Guest editorial: Teenagers understand toll of the crisis, too

Charlotte Altman
Rowland Hall junior

Amid a global crisis we tend to overlook the opinions of teenagers. As a teenager myself, it’s not hard to see why. The world is in an economic spiral, thousands are dying daily and yet we are worried about our spring break, right? I was recently presented with a project in my United States History class: “For this assignment, you are going to make a time capsule of sources for historians to use when they study the COVID19 outbreak. Your time capsule should include a variety of sources, such as photos, newspaper articles, letters, social media, etc. Think about what historians or students could use to understand what happened.” After hours of Google searches trying to reword the phrase, “How do teenagers view COVID-19?” it became apparent that despite the lack of information about my generation, the existing sources — written by my parents’ generation primarily — only touch on teenage reality.

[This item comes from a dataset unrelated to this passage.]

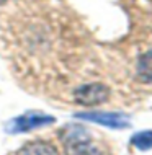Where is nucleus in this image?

Many would claim the obvious: Teenagers are so self-absorbed they only care about missing their graduation, prom, spring break, getting their braces off in time, taking standardized tests and of course seeing their friends. They are not entirely wrong. While adults worry about unemployment and financial depreciation, they discredit teens for worrying about themselves as well. Fair. I mean, the world is collapsing and we care about a dumb school dance. It makes you think we are clearly misinformed on the pandemic or ignorant because we don’t read the news, right? I’d say that is false. Us teens are basically mirroring the bigger losses our parents are facing and attempting to relate to them. From an outside perspective, it makes us seem inconsiderate to even attempt to connect with such major damage. We clearly don’t recognize the severity of the virus if we are complaining about missing the ACT. I mean there are people dying and lives being ruined.

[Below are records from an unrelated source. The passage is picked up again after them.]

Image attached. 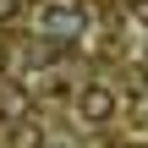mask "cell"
Segmentation results:
<instances>
[]
</instances>
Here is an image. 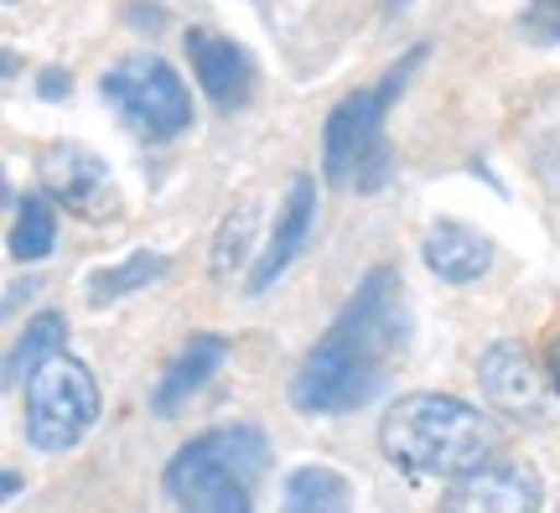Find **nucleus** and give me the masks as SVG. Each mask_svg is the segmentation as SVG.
Segmentation results:
<instances>
[{
	"label": "nucleus",
	"instance_id": "nucleus-7",
	"mask_svg": "<svg viewBox=\"0 0 560 513\" xmlns=\"http://www.w3.org/2000/svg\"><path fill=\"white\" fill-rule=\"evenodd\" d=\"M37 182L42 193L68 208V213L79 218H109L115 213V187H109V172H104V161L94 151H83V145H47L37 156Z\"/></svg>",
	"mask_w": 560,
	"mask_h": 513
},
{
	"label": "nucleus",
	"instance_id": "nucleus-21",
	"mask_svg": "<svg viewBox=\"0 0 560 513\" xmlns=\"http://www.w3.org/2000/svg\"><path fill=\"white\" fill-rule=\"evenodd\" d=\"M62 89H68V83H62V73H58V68H52V73H42V94H47V100H58Z\"/></svg>",
	"mask_w": 560,
	"mask_h": 513
},
{
	"label": "nucleus",
	"instance_id": "nucleus-10",
	"mask_svg": "<svg viewBox=\"0 0 560 513\" xmlns=\"http://www.w3.org/2000/svg\"><path fill=\"white\" fill-rule=\"evenodd\" d=\"M187 58H192V73H198L202 94L219 104V109H240L255 94V68L240 47L208 26H192L187 32Z\"/></svg>",
	"mask_w": 560,
	"mask_h": 513
},
{
	"label": "nucleus",
	"instance_id": "nucleus-8",
	"mask_svg": "<svg viewBox=\"0 0 560 513\" xmlns=\"http://www.w3.org/2000/svg\"><path fill=\"white\" fill-rule=\"evenodd\" d=\"M540 473L524 462H482L478 473L452 482L441 513H540Z\"/></svg>",
	"mask_w": 560,
	"mask_h": 513
},
{
	"label": "nucleus",
	"instance_id": "nucleus-15",
	"mask_svg": "<svg viewBox=\"0 0 560 513\" xmlns=\"http://www.w3.org/2000/svg\"><path fill=\"white\" fill-rule=\"evenodd\" d=\"M62 342H68V322H62L58 312L32 316V322H26V333H21V342L11 348V384H26L47 358L62 353Z\"/></svg>",
	"mask_w": 560,
	"mask_h": 513
},
{
	"label": "nucleus",
	"instance_id": "nucleus-22",
	"mask_svg": "<svg viewBox=\"0 0 560 513\" xmlns=\"http://www.w3.org/2000/svg\"><path fill=\"white\" fill-rule=\"evenodd\" d=\"M405 5H410V0H389V11H405Z\"/></svg>",
	"mask_w": 560,
	"mask_h": 513
},
{
	"label": "nucleus",
	"instance_id": "nucleus-9",
	"mask_svg": "<svg viewBox=\"0 0 560 513\" xmlns=\"http://www.w3.org/2000/svg\"><path fill=\"white\" fill-rule=\"evenodd\" d=\"M478 378H482V395H488L493 410L514 415V420H540L545 378L520 342H493L478 363Z\"/></svg>",
	"mask_w": 560,
	"mask_h": 513
},
{
	"label": "nucleus",
	"instance_id": "nucleus-12",
	"mask_svg": "<svg viewBox=\"0 0 560 513\" xmlns=\"http://www.w3.org/2000/svg\"><path fill=\"white\" fill-rule=\"evenodd\" d=\"M420 255H425V270L441 276L446 285H472L493 270V244L472 229H462V223H436V229H425L420 238Z\"/></svg>",
	"mask_w": 560,
	"mask_h": 513
},
{
	"label": "nucleus",
	"instance_id": "nucleus-17",
	"mask_svg": "<svg viewBox=\"0 0 560 513\" xmlns=\"http://www.w3.org/2000/svg\"><path fill=\"white\" fill-rule=\"evenodd\" d=\"M255 223H260V202L244 198L234 202V213L223 218L219 229V244H213V276L229 280L234 270H240L244 259H249V244H255Z\"/></svg>",
	"mask_w": 560,
	"mask_h": 513
},
{
	"label": "nucleus",
	"instance_id": "nucleus-4",
	"mask_svg": "<svg viewBox=\"0 0 560 513\" xmlns=\"http://www.w3.org/2000/svg\"><path fill=\"white\" fill-rule=\"evenodd\" d=\"M265 473V435L255 425H223L187 441L166 467V493L187 513H255L249 482Z\"/></svg>",
	"mask_w": 560,
	"mask_h": 513
},
{
	"label": "nucleus",
	"instance_id": "nucleus-16",
	"mask_svg": "<svg viewBox=\"0 0 560 513\" xmlns=\"http://www.w3.org/2000/svg\"><path fill=\"white\" fill-rule=\"evenodd\" d=\"M58 244V218H52V198L32 193L16 202V223H11V255L16 259H47Z\"/></svg>",
	"mask_w": 560,
	"mask_h": 513
},
{
	"label": "nucleus",
	"instance_id": "nucleus-19",
	"mask_svg": "<svg viewBox=\"0 0 560 513\" xmlns=\"http://www.w3.org/2000/svg\"><path fill=\"white\" fill-rule=\"evenodd\" d=\"M524 26H529L540 42H560V0H529Z\"/></svg>",
	"mask_w": 560,
	"mask_h": 513
},
{
	"label": "nucleus",
	"instance_id": "nucleus-2",
	"mask_svg": "<svg viewBox=\"0 0 560 513\" xmlns=\"http://www.w3.org/2000/svg\"><path fill=\"white\" fill-rule=\"evenodd\" d=\"M380 452L416 477H467L493 456V425L457 395H405L380 420Z\"/></svg>",
	"mask_w": 560,
	"mask_h": 513
},
{
	"label": "nucleus",
	"instance_id": "nucleus-18",
	"mask_svg": "<svg viewBox=\"0 0 560 513\" xmlns=\"http://www.w3.org/2000/svg\"><path fill=\"white\" fill-rule=\"evenodd\" d=\"M161 276H166V259L151 255V249H140V255H130L125 265L100 270V276L89 280V301H94V306H104V301H120V296H130V291L151 285V280H161Z\"/></svg>",
	"mask_w": 560,
	"mask_h": 513
},
{
	"label": "nucleus",
	"instance_id": "nucleus-1",
	"mask_svg": "<svg viewBox=\"0 0 560 513\" xmlns=\"http://www.w3.org/2000/svg\"><path fill=\"white\" fill-rule=\"evenodd\" d=\"M400 348V276L374 265L338 322L296 369L291 399L306 415H348L384 384V358Z\"/></svg>",
	"mask_w": 560,
	"mask_h": 513
},
{
	"label": "nucleus",
	"instance_id": "nucleus-14",
	"mask_svg": "<svg viewBox=\"0 0 560 513\" xmlns=\"http://www.w3.org/2000/svg\"><path fill=\"white\" fill-rule=\"evenodd\" d=\"M280 513H348V477L332 467H296L280 488Z\"/></svg>",
	"mask_w": 560,
	"mask_h": 513
},
{
	"label": "nucleus",
	"instance_id": "nucleus-11",
	"mask_svg": "<svg viewBox=\"0 0 560 513\" xmlns=\"http://www.w3.org/2000/svg\"><path fill=\"white\" fill-rule=\"evenodd\" d=\"M312 213H317V182L296 177L291 182V193H285V208H280V223H276V234H270V244H265L260 265L249 270V291H255V296L270 291L280 270L301 255V244H306V234H312Z\"/></svg>",
	"mask_w": 560,
	"mask_h": 513
},
{
	"label": "nucleus",
	"instance_id": "nucleus-20",
	"mask_svg": "<svg viewBox=\"0 0 560 513\" xmlns=\"http://www.w3.org/2000/svg\"><path fill=\"white\" fill-rule=\"evenodd\" d=\"M545 369H550V384L560 395V337H550V353H545Z\"/></svg>",
	"mask_w": 560,
	"mask_h": 513
},
{
	"label": "nucleus",
	"instance_id": "nucleus-6",
	"mask_svg": "<svg viewBox=\"0 0 560 513\" xmlns=\"http://www.w3.org/2000/svg\"><path fill=\"white\" fill-rule=\"evenodd\" d=\"M100 420V384L79 358H47L37 374L26 378V441L37 452H68L79 446L83 431Z\"/></svg>",
	"mask_w": 560,
	"mask_h": 513
},
{
	"label": "nucleus",
	"instance_id": "nucleus-13",
	"mask_svg": "<svg viewBox=\"0 0 560 513\" xmlns=\"http://www.w3.org/2000/svg\"><path fill=\"white\" fill-rule=\"evenodd\" d=\"M223 358H229V342H223V337H213V333H198L177 358H172V369L161 374L156 395H151V410H156V415H177L182 405H187V399L208 384V378L219 374Z\"/></svg>",
	"mask_w": 560,
	"mask_h": 513
},
{
	"label": "nucleus",
	"instance_id": "nucleus-3",
	"mask_svg": "<svg viewBox=\"0 0 560 513\" xmlns=\"http://www.w3.org/2000/svg\"><path fill=\"white\" fill-rule=\"evenodd\" d=\"M425 62V47L405 53L389 73L380 79V89H359L327 115V130H322V172L332 187H359V193H374L389 177V140H384V115L389 104L405 94V83Z\"/></svg>",
	"mask_w": 560,
	"mask_h": 513
},
{
	"label": "nucleus",
	"instance_id": "nucleus-5",
	"mask_svg": "<svg viewBox=\"0 0 560 513\" xmlns=\"http://www.w3.org/2000/svg\"><path fill=\"white\" fill-rule=\"evenodd\" d=\"M100 94L145 140H177L192 125V94L177 79V68L156 53H130L115 68H104Z\"/></svg>",
	"mask_w": 560,
	"mask_h": 513
}]
</instances>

Adults will attribute these feelings to a lack of awareness. What adults fail to notice is the abundance of information teenagers see. From tweets, to Instagram posts, to Tik Tok dance videos, coronavirus information is unavoidable. Most of the time these posts are humorous. They make fun of having a Zoom video graduation or the lack of toilet paper at the store, but beneath the apparent humor each post reveals a grim reality making teens — consciously or not — think about what the world has become. A seemingly funny post talking about online school or never leaving the house evokes pity, questions and most importantly recognition of the virus. Going on social media, for me, used to be an escape from daily stresses. Lately, it has become challenging as the internal story behind each post is disheartening.

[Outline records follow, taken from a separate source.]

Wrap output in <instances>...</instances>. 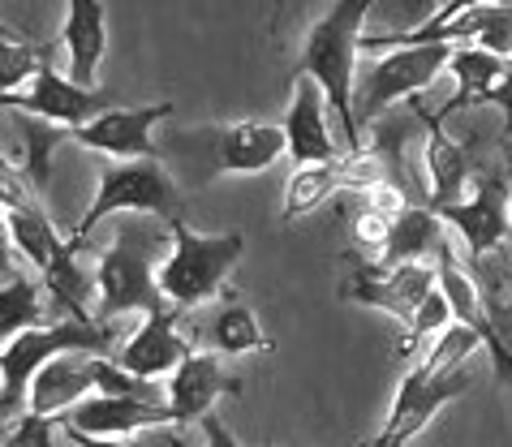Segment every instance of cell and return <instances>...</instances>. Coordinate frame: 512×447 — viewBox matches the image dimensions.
<instances>
[{
	"label": "cell",
	"instance_id": "cell-1",
	"mask_svg": "<svg viewBox=\"0 0 512 447\" xmlns=\"http://www.w3.org/2000/svg\"><path fill=\"white\" fill-rule=\"evenodd\" d=\"M379 0H332L323 18L310 26V35L297 52V74L315 78L327 99V108L340 117L345 151H362V125L353 112V86H358V52H362V26Z\"/></svg>",
	"mask_w": 512,
	"mask_h": 447
},
{
	"label": "cell",
	"instance_id": "cell-2",
	"mask_svg": "<svg viewBox=\"0 0 512 447\" xmlns=\"http://www.w3.org/2000/svg\"><path fill=\"white\" fill-rule=\"evenodd\" d=\"M168 233H173V250H168L160 271H155V280H160V293L168 306H177L186 314L229 288L233 267L246 254V237L241 233L207 237V233L186 228L181 220H168Z\"/></svg>",
	"mask_w": 512,
	"mask_h": 447
},
{
	"label": "cell",
	"instance_id": "cell-3",
	"mask_svg": "<svg viewBox=\"0 0 512 447\" xmlns=\"http://www.w3.org/2000/svg\"><path fill=\"white\" fill-rule=\"evenodd\" d=\"M138 211V215H160V220H181V194L177 181L168 177L160 155L151 160H112L99 172V190L91 198V211L78 220L74 241H87L108 215Z\"/></svg>",
	"mask_w": 512,
	"mask_h": 447
},
{
	"label": "cell",
	"instance_id": "cell-4",
	"mask_svg": "<svg viewBox=\"0 0 512 447\" xmlns=\"http://www.w3.org/2000/svg\"><path fill=\"white\" fill-rule=\"evenodd\" d=\"M457 48L461 43H409V48H388L358 78V86H353V112H358V125L383 117V112H388L392 104H401V99H418L426 86L448 69Z\"/></svg>",
	"mask_w": 512,
	"mask_h": 447
},
{
	"label": "cell",
	"instance_id": "cell-5",
	"mask_svg": "<svg viewBox=\"0 0 512 447\" xmlns=\"http://www.w3.org/2000/svg\"><path fill=\"white\" fill-rule=\"evenodd\" d=\"M95 323H108L117 314H160L168 301L155 280L151 254L134 241H117L95 263Z\"/></svg>",
	"mask_w": 512,
	"mask_h": 447
},
{
	"label": "cell",
	"instance_id": "cell-6",
	"mask_svg": "<svg viewBox=\"0 0 512 447\" xmlns=\"http://www.w3.org/2000/svg\"><path fill=\"white\" fill-rule=\"evenodd\" d=\"M0 108L22 112V117H39V121H48L56 129H78V125L95 121L99 112H108L112 99H108V91H99V86L87 91V86L69 82L65 74H56V69L44 61L35 69V78H31L26 91L0 95Z\"/></svg>",
	"mask_w": 512,
	"mask_h": 447
},
{
	"label": "cell",
	"instance_id": "cell-7",
	"mask_svg": "<svg viewBox=\"0 0 512 447\" xmlns=\"http://www.w3.org/2000/svg\"><path fill=\"white\" fill-rule=\"evenodd\" d=\"M435 263H358V271L345 284V297L358 301V306H375L383 314H392L396 323L409 331L414 314L426 297L435 293Z\"/></svg>",
	"mask_w": 512,
	"mask_h": 447
},
{
	"label": "cell",
	"instance_id": "cell-8",
	"mask_svg": "<svg viewBox=\"0 0 512 447\" xmlns=\"http://www.w3.org/2000/svg\"><path fill=\"white\" fill-rule=\"evenodd\" d=\"M177 112V104H142V108H108L99 112L95 121L69 129L65 142H78L87 151L99 155H112V160H151L155 142H151V129L168 121Z\"/></svg>",
	"mask_w": 512,
	"mask_h": 447
},
{
	"label": "cell",
	"instance_id": "cell-9",
	"mask_svg": "<svg viewBox=\"0 0 512 447\" xmlns=\"http://www.w3.org/2000/svg\"><path fill=\"white\" fill-rule=\"evenodd\" d=\"M284 155L293 160V168L306 164H332L345 155V147H336L332 129H327V99L319 91L315 78H293V104L284 112Z\"/></svg>",
	"mask_w": 512,
	"mask_h": 447
},
{
	"label": "cell",
	"instance_id": "cell-10",
	"mask_svg": "<svg viewBox=\"0 0 512 447\" xmlns=\"http://www.w3.org/2000/svg\"><path fill=\"white\" fill-rule=\"evenodd\" d=\"M435 215L469 245V254H474V258L495 250V245L508 241V233H512L508 190H504V181H491V177H474V190H469L461 203L439 207Z\"/></svg>",
	"mask_w": 512,
	"mask_h": 447
},
{
	"label": "cell",
	"instance_id": "cell-11",
	"mask_svg": "<svg viewBox=\"0 0 512 447\" xmlns=\"http://www.w3.org/2000/svg\"><path fill=\"white\" fill-rule=\"evenodd\" d=\"M237 392H241V383L224 374L220 353H190L186 362L168 374V396H164L168 422L173 426L203 422L216 409L220 396H237Z\"/></svg>",
	"mask_w": 512,
	"mask_h": 447
},
{
	"label": "cell",
	"instance_id": "cell-12",
	"mask_svg": "<svg viewBox=\"0 0 512 447\" xmlns=\"http://www.w3.org/2000/svg\"><path fill=\"white\" fill-rule=\"evenodd\" d=\"M61 426L82 430V435H99V439H130V435H142V430H164L173 422H168L164 400L91 392L87 400H78V405L61 417Z\"/></svg>",
	"mask_w": 512,
	"mask_h": 447
},
{
	"label": "cell",
	"instance_id": "cell-13",
	"mask_svg": "<svg viewBox=\"0 0 512 447\" xmlns=\"http://www.w3.org/2000/svg\"><path fill=\"white\" fill-rule=\"evenodd\" d=\"M194 349L181 336V310L168 306L160 314H142V327L117 349V366H125L138 379H168Z\"/></svg>",
	"mask_w": 512,
	"mask_h": 447
},
{
	"label": "cell",
	"instance_id": "cell-14",
	"mask_svg": "<svg viewBox=\"0 0 512 447\" xmlns=\"http://www.w3.org/2000/svg\"><path fill=\"white\" fill-rule=\"evenodd\" d=\"M91 357L95 353H61L35 374L31 392H26V417H48V422H61V417L87 400L95 392L91 379Z\"/></svg>",
	"mask_w": 512,
	"mask_h": 447
},
{
	"label": "cell",
	"instance_id": "cell-15",
	"mask_svg": "<svg viewBox=\"0 0 512 447\" xmlns=\"http://www.w3.org/2000/svg\"><path fill=\"white\" fill-rule=\"evenodd\" d=\"M61 43L69 52V69L65 78L95 91L99 78V61L108 52V13L104 0H65V26H61Z\"/></svg>",
	"mask_w": 512,
	"mask_h": 447
},
{
	"label": "cell",
	"instance_id": "cell-16",
	"mask_svg": "<svg viewBox=\"0 0 512 447\" xmlns=\"http://www.w3.org/2000/svg\"><path fill=\"white\" fill-rule=\"evenodd\" d=\"M452 78H457V91H452V99L439 112H431L426 117L422 112V121H435V125H448L457 112L465 108H478V104H487V95H491V86L500 82V69H504V56H495L487 48H478V43H461L457 52H452Z\"/></svg>",
	"mask_w": 512,
	"mask_h": 447
},
{
	"label": "cell",
	"instance_id": "cell-17",
	"mask_svg": "<svg viewBox=\"0 0 512 447\" xmlns=\"http://www.w3.org/2000/svg\"><path fill=\"white\" fill-rule=\"evenodd\" d=\"M452 237H448V224L439 220L431 207H405L401 215L392 220V237L383 245V254L375 263L383 267H396V263H435V254L444 250Z\"/></svg>",
	"mask_w": 512,
	"mask_h": 447
},
{
	"label": "cell",
	"instance_id": "cell-18",
	"mask_svg": "<svg viewBox=\"0 0 512 447\" xmlns=\"http://www.w3.org/2000/svg\"><path fill=\"white\" fill-rule=\"evenodd\" d=\"M284 151H289V147H284V129L280 125L237 121V125H229L220 134L216 168L220 172H267Z\"/></svg>",
	"mask_w": 512,
	"mask_h": 447
},
{
	"label": "cell",
	"instance_id": "cell-19",
	"mask_svg": "<svg viewBox=\"0 0 512 447\" xmlns=\"http://www.w3.org/2000/svg\"><path fill=\"white\" fill-rule=\"evenodd\" d=\"M469 172H474V164H469V151L448 134L444 125L426 121V177H431V211L461 203Z\"/></svg>",
	"mask_w": 512,
	"mask_h": 447
},
{
	"label": "cell",
	"instance_id": "cell-20",
	"mask_svg": "<svg viewBox=\"0 0 512 447\" xmlns=\"http://www.w3.org/2000/svg\"><path fill=\"white\" fill-rule=\"evenodd\" d=\"M35 327H48V314H44V288L31 276H13L0 284V349L22 336V331H35Z\"/></svg>",
	"mask_w": 512,
	"mask_h": 447
},
{
	"label": "cell",
	"instance_id": "cell-21",
	"mask_svg": "<svg viewBox=\"0 0 512 447\" xmlns=\"http://www.w3.org/2000/svg\"><path fill=\"white\" fill-rule=\"evenodd\" d=\"M336 194H340V160L293 168L289 185H284V224H293V220H302V215L319 211L327 198H336Z\"/></svg>",
	"mask_w": 512,
	"mask_h": 447
},
{
	"label": "cell",
	"instance_id": "cell-22",
	"mask_svg": "<svg viewBox=\"0 0 512 447\" xmlns=\"http://www.w3.org/2000/svg\"><path fill=\"white\" fill-rule=\"evenodd\" d=\"M211 349H216L220 357H241V353H272V340L263 336L259 319L241 306V301H224L220 314L211 319Z\"/></svg>",
	"mask_w": 512,
	"mask_h": 447
},
{
	"label": "cell",
	"instance_id": "cell-23",
	"mask_svg": "<svg viewBox=\"0 0 512 447\" xmlns=\"http://www.w3.org/2000/svg\"><path fill=\"white\" fill-rule=\"evenodd\" d=\"M39 65H44V48L39 43L0 39V95L22 91V82H31Z\"/></svg>",
	"mask_w": 512,
	"mask_h": 447
},
{
	"label": "cell",
	"instance_id": "cell-24",
	"mask_svg": "<svg viewBox=\"0 0 512 447\" xmlns=\"http://www.w3.org/2000/svg\"><path fill=\"white\" fill-rule=\"evenodd\" d=\"M91 379H95V392L104 396H134V400H155V387L147 379H138L125 366H117V357H104L95 353L91 357Z\"/></svg>",
	"mask_w": 512,
	"mask_h": 447
},
{
	"label": "cell",
	"instance_id": "cell-25",
	"mask_svg": "<svg viewBox=\"0 0 512 447\" xmlns=\"http://www.w3.org/2000/svg\"><path fill=\"white\" fill-rule=\"evenodd\" d=\"M353 237H358V245H366V250H375V258H379V254H383V245H388V237H392V215L362 207Z\"/></svg>",
	"mask_w": 512,
	"mask_h": 447
},
{
	"label": "cell",
	"instance_id": "cell-26",
	"mask_svg": "<svg viewBox=\"0 0 512 447\" xmlns=\"http://www.w3.org/2000/svg\"><path fill=\"white\" fill-rule=\"evenodd\" d=\"M487 104H491V108H500V112H504V129H512V56L504 61V69H500V82L491 86Z\"/></svg>",
	"mask_w": 512,
	"mask_h": 447
},
{
	"label": "cell",
	"instance_id": "cell-27",
	"mask_svg": "<svg viewBox=\"0 0 512 447\" xmlns=\"http://www.w3.org/2000/svg\"><path fill=\"white\" fill-rule=\"evenodd\" d=\"M198 426H203V435H207V447H241L233 430L224 426V417H216V413H207Z\"/></svg>",
	"mask_w": 512,
	"mask_h": 447
},
{
	"label": "cell",
	"instance_id": "cell-28",
	"mask_svg": "<svg viewBox=\"0 0 512 447\" xmlns=\"http://www.w3.org/2000/svg\"><path fill=\"white\" fill-rule=\"evenodd\" d=\"M65 439L74 447H134L130 439H99V435H82V430H69V426H65Z\"/></svg>",
	"mask_w": 512,
	"mask_h": 447
},
{
	"label": "cell",
	"instance_id": "cell-29",
	"mask_svg": "<svg viewBox=\"0 0 512 447\" xmlns=\"http://www.w3.org/2000/svg\"><path fill=\"white\" fill-rule=\"evenodd\" d=\"M500 168L512 177V129H504V138H500Z\"/></svg>",
	"mask_w": 512,
	"mask_h": 447
},
{
	"label": "cell",
	"instance_id": "cell-30",
	"mask_svg": "<svg viewBox=\"0 0 512 447\" xmlns=\"http://www.w3.org/2000/svg\"><path fill=\"white\" fill-rule=\"evenodd\" d=\"M0 447H31V443H26V439L18 435V430H9V435H5V439H0Z\"/></svg>",
	"mask_w": 512,
	"mask_h": 447
},
{
	"label": "cell",
	"instance_id": "cell-31",
	"mask_svg": "<svg viewBox=\"0 0 512 447\" xmlns=\"http://www.w3.org/2000/svg\"><path fill=\"white\" fill-rule=\"evenodd\" d=\"M0 39H22V35H18V31H9V26L0 22Z\"/></svg>",
	"mask_w": 512,
	"mask_h": 447
},
{
	"label": "cell",
	"instance_id": "cell-32",
	"mask_svg": "<svg viewBox=\"0 0 512 447\" xmlns=\"http://www.w3.org/2000/svg\"><path fill=\"white\" fill-rule=\"evenodd\" d=\"M134 447H151V443H134Z\"/></svg>",
	"mask_w": 512,
	"mask_h": 447
}]
</instances>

As I read article after article for my history project I found each one disappointing. Just like if I were to write about the perspective of doctors in the crisis, adults who write about teenage viewpoints also tend to miss the mark. Composing a time capsule from these sources would meet all my project requirements, but it would be wrong to disregard a real teenage perspective. While I could use social media posts as sources, without the “I can’t believe this is happening” feeling that we get from living these circumstances, people in the future would not be able to relate sympathetically to the content that has formed teenage views.

At the very least, I thought I could attempt to verbalize the teenage perspective because it is largely misconstrued. We are all in this crisis. No matter how you cope with it, our problems are real and teenagers are complaining selfishly or not. We don’t have to understand each other’s perspectives, but we have to recognize them. We are also doing our part to help, from sewing masks, to raising money, to tutoring one another in school. While these acts are mostly small, they make a difference. Despite the satirical nature of our social media, we recognize our global circumstance. It is extremely difficult to see how our generation is handling a crisis when our methods of information are still so new to the world, but trust me when I say we recognize our situation.